What is the number of lines in this data that contain the word "shoreline"? Give the number alone.

Saved data entries
*** Begin section ***

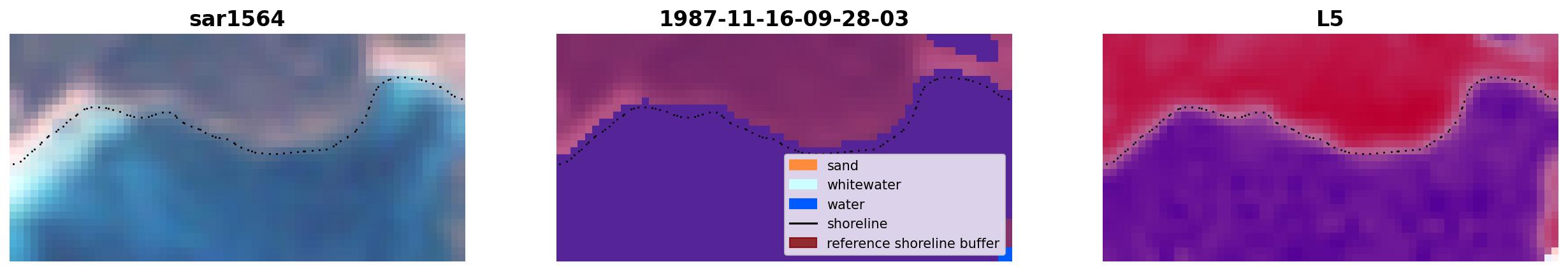 sar1564

1987-11-16-09-28-03

sand
whitewater
water
shoreline
reference shoreline buffer

L5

*** End section ***

■ Solved problem ■
2